In evidence to the Lothian Shelf planning appeal Chris Cain, a director of Northpoint Aviation and the former Regional Airports Policy Manager for the Department of Transport, has highlighted how the passenger-focused business model, set out in the Avia Solutions report, fails to fully explore the huge potential that Manston presents to stem the £2 Billion lost to the UK economy each year due to cargo capacity constraints in the London airports system – a figure set to rise to £3.9 Billion by 2050, even with an additional runway at Heathrow.

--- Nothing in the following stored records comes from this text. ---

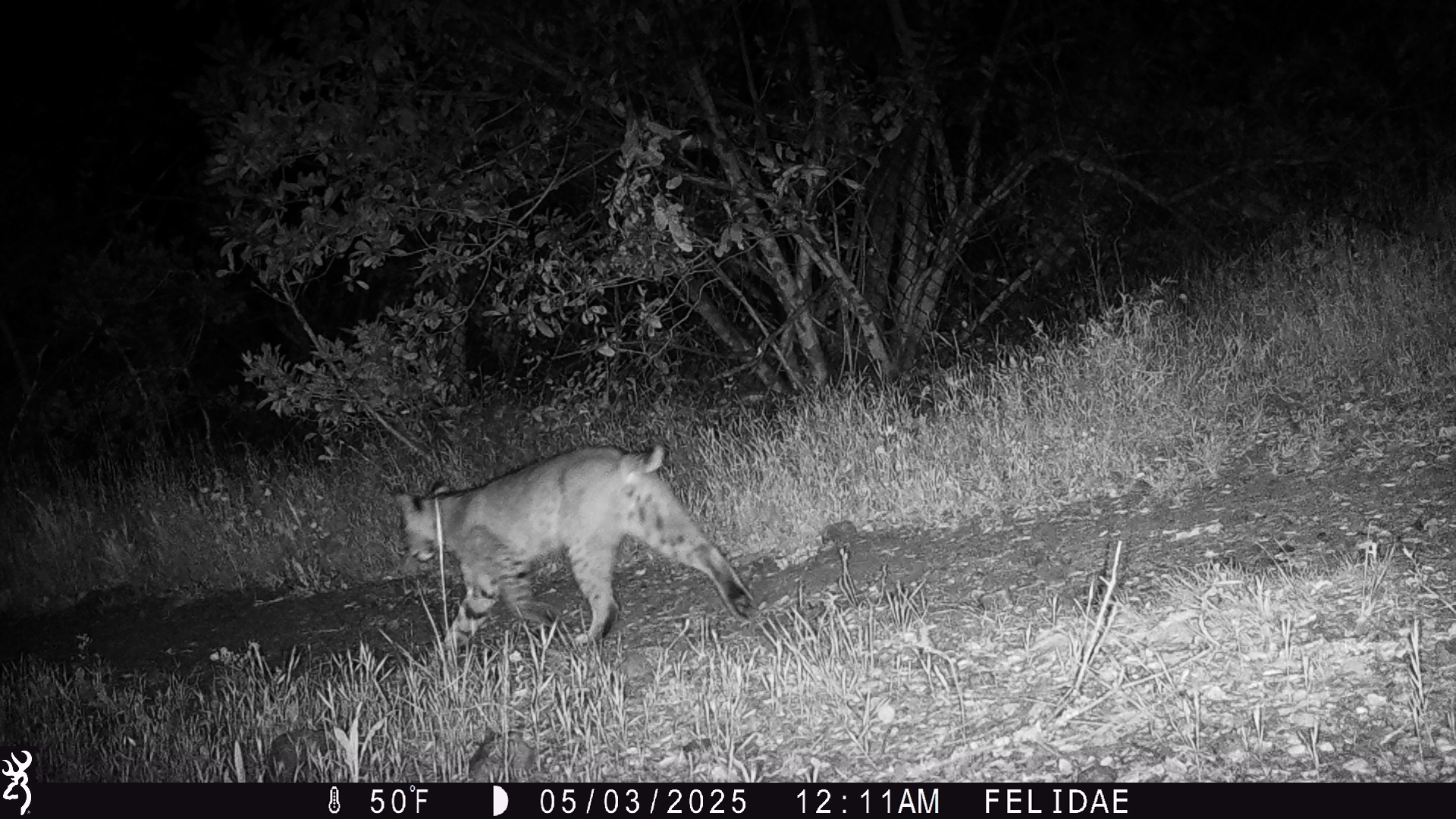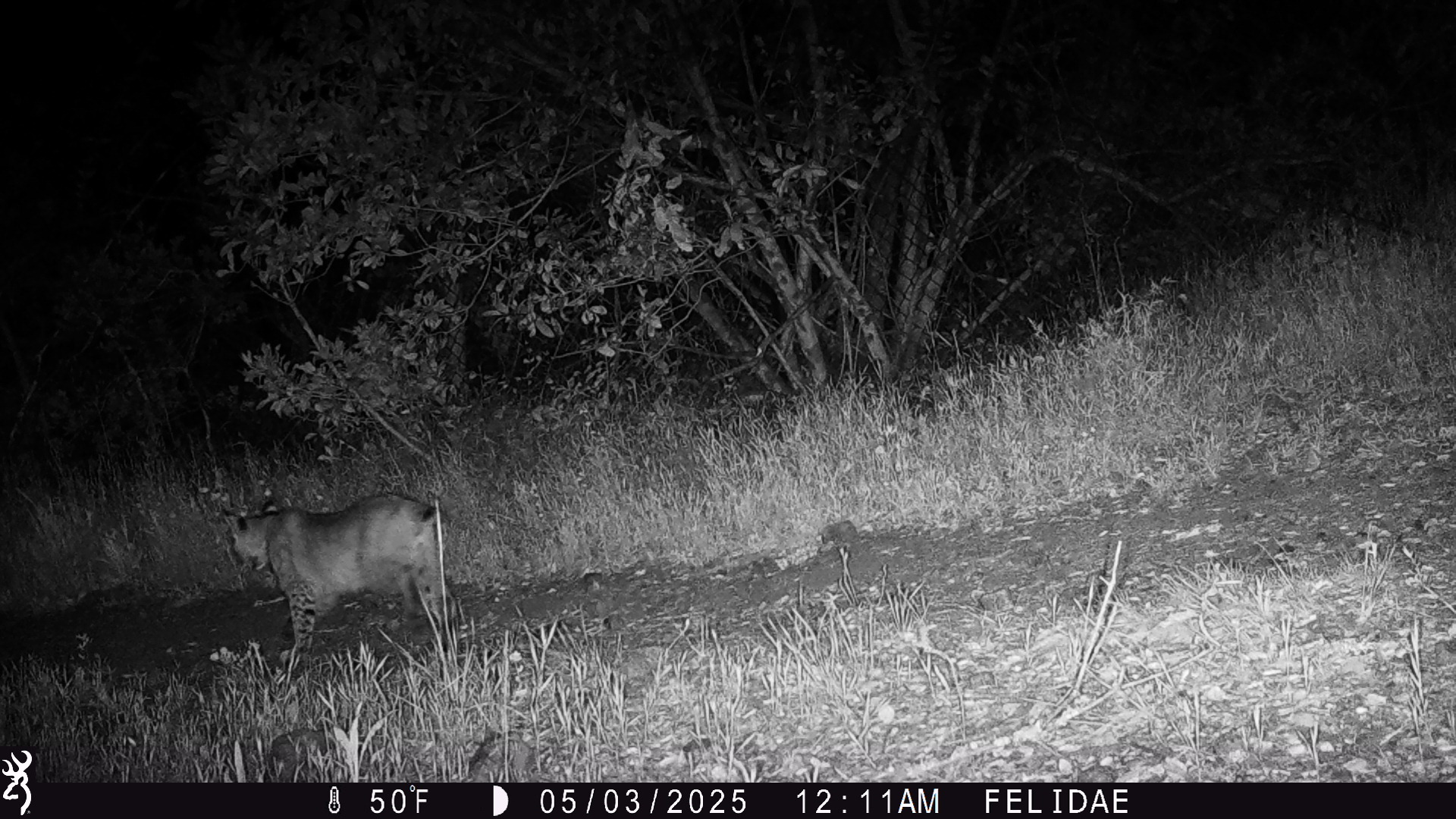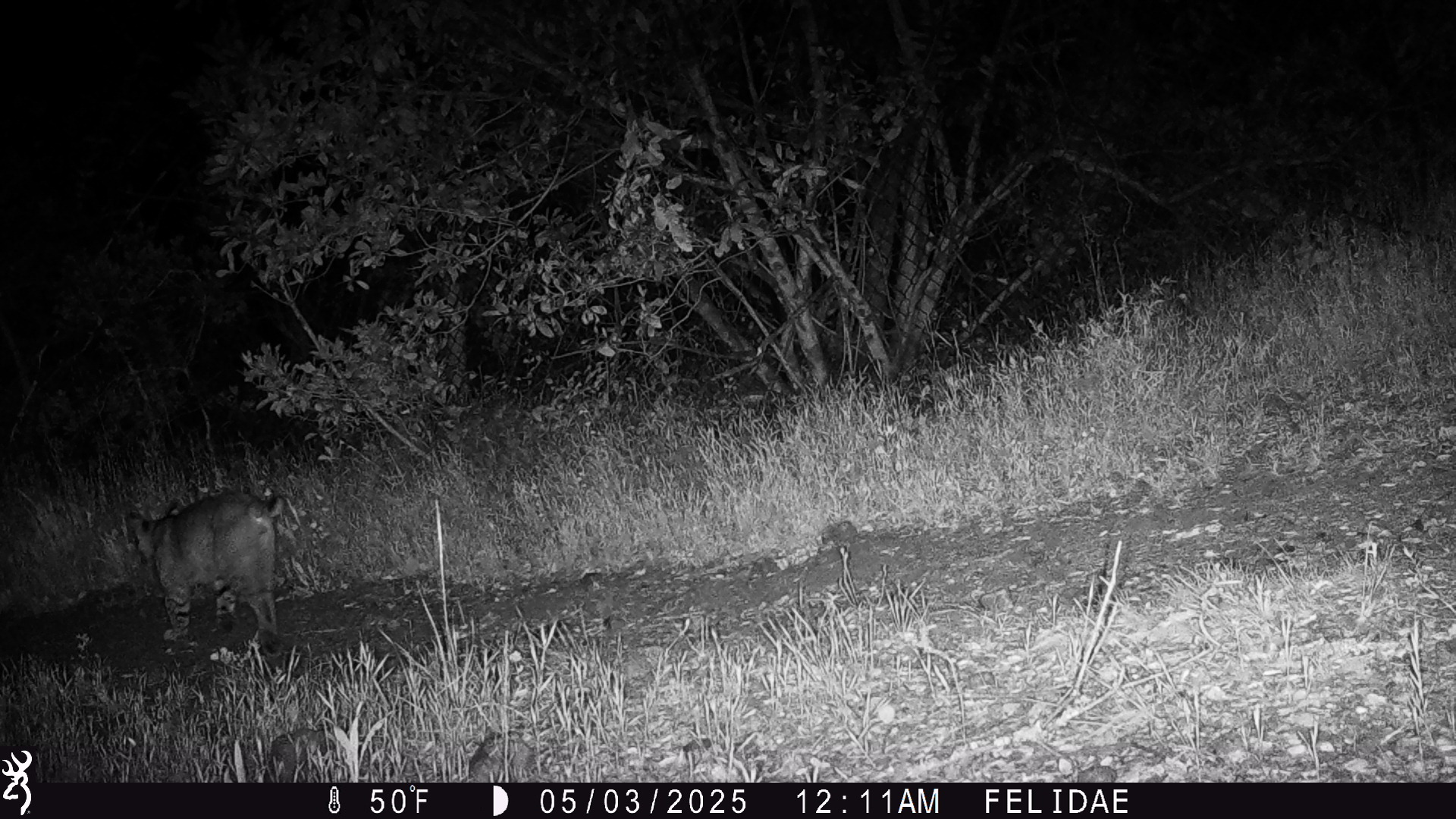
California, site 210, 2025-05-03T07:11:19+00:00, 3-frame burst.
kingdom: Animalia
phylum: Chordata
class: Mammalia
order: Carnivora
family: Felidae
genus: Lynx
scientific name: Lynx rufus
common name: bobcat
Bobcat (Lynx rufus).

Mr Cain’s evidence sought to illustrate how RSP’s proposals for Manston Airport will depart from the unsuccessful business models of previous owners of the airport, by placing an explicit emphasis on the need for diversified income streams, underpinned by a state-of-the-art cargo operation serving dedicated freighters importing and exporting a range of perishable, high-value and time-critical goods rather than rely principally on passenger services as in the past. Other activities will include aircraft servicing, teardown and recycling facilities, business and general aviation, pilot training and commercial acceptance flights providing a broader and therefore more robust base to drive the airport’s future revenues.

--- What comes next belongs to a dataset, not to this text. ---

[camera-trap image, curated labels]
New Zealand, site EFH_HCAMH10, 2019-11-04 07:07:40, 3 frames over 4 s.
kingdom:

The evidence shows how RSP’s proposals are consistent with York Aviation’s Report for the Freight Transport Association and Transport for London in 2015 and the Department for Transport 2009 prediction of increasing cross-channel displacement of air cargo, bound for the UK, to airports in near Europe.
It also points to the lessons that can be learnt from other benchmark airports, which have already successfully developed the mixed-activity business model of the kind RSP is proposing to implement at Manston. These include Alliance Fort Worth in Texas, Hamilton Airport in Ontario, Bergamo in Italy, Liege in Belgium and Leipzig-Halle in Germany.
Said Mr Cain: “Avia’s report demonstrates a failure to grasp how strategically significant infrastructure assets such as Manston can play an important niche role within a congested system of airports such as those serving London and the South East. RSP’s carefully tailored proposals demonstrate that Manston can be successfully developed as a mixed-use airport, underpinned by a substantive and much-needed cargo operation, that will contribute materially to the local, regional and national economy.”